ACTIVITY 1:
Please check each statement against the osq_lock post and answer yes or no, quoting the exact words of the post that decide it.
(a) osq_lock performs best when the processes competing for the same lock are on the same NUMA node.
(b) The patch keeps a single osq linked list shared by all NUMA nodes.
(c) osq_lock is passed to the next NUMA node when the first CPU of a node releases it.
ACTIVITY 2:
Write out the osq_lock post word for word from "On 2/20/24 02:30, Guo" to "to NUMA nodes.".
ACTIVITY 3:
Answer these questions from the osq_lock post, one answer per line:
(a) Who sent the reply?
(b) What does the patch divide according to NUMA nodes?
(c) Which linked list is each CPU added to?
Start of EXCERPT
Re: [PATCH] locking/osq_lock: Optimize osq_lock performance using per-NUMA

From: Waiman Long
Date: Tue Feb 20 2024 - 13:16:53 EST



On 2/20/24 02:30, Guo Hui wrote:
After extensive testing of osq_lock,
we found that the performance of osq_lock is closely related to
the distance between NUMA nodes.The greater the distance
between NUMA nodes,the more serious the performance degradation of
osq_lock.When a group of processes that need to compete for
the same lock are on the same NUMA node,the performance of osq_lock
is the best.when the group of processes is distributed on
different NUMA nodes,as the distance between NUMA nodes increases,
the performance of osq_lock becomes worse.

This patch uses the following solutions to improve performance:
Divide the osq_lock linked list according to NUMA nodes.
Each NUMA node corresponds to an osq linked list.
Each CPU is added to the linked list corresponding to
its respective NUMA node.When the last CPU of
the NUMA node releases osq_lock,osq_lock is passed to
the next NUMA node.
End of EXCERPT
Start of GIVEN DATA
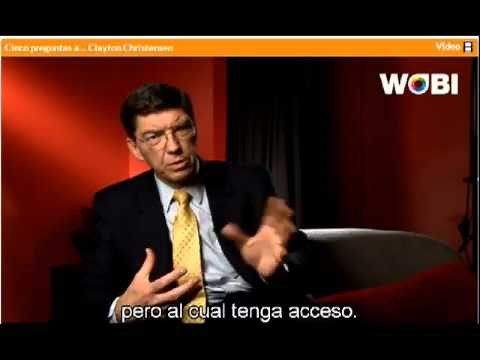 innovación disruptiva Clayton christensen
End of GIVEN DATA
EXPECTED ANSWER 1:
(a) Yes: "When a group of processes that need to compete for the same lock are on the same NUMA node,the performance of osq_lock is the best."
(b) No: "Each NUMA node corresponds to an osq linked list."
(c) No: "When the last CPU of the NUMA node releases osq_lock,osq_lock is passed to the next NUMA node."

EXPECTED ANSWER 2:
On 2/20/24 02:30, Guo Hui wrote:
After extensive testing of osq_lock,
we found that the performance of osq_lock is closely related to
the distance between NUMA nodes.The greater the distance
between NUMA nodes,the more serious the performance degradation of
osq_lock.When a group of processes that need to compete for
the same lock are on the same NUMA node,the performance of osq_lock
is the best.when the group of processes is distributed on
different NUMA nodes,as the distance between NUMA nodes increases,
the performance of osq_lock becomes worse.

This patch uses the following solutions to improve performance:
Divide the osq_lock linked list according to NUMA nodes.

EXPECTED ANSWER 3:
(a) Waiman Long
(b) The osq_lock linked list
(c) The linked list corresponding to its respective NUMA node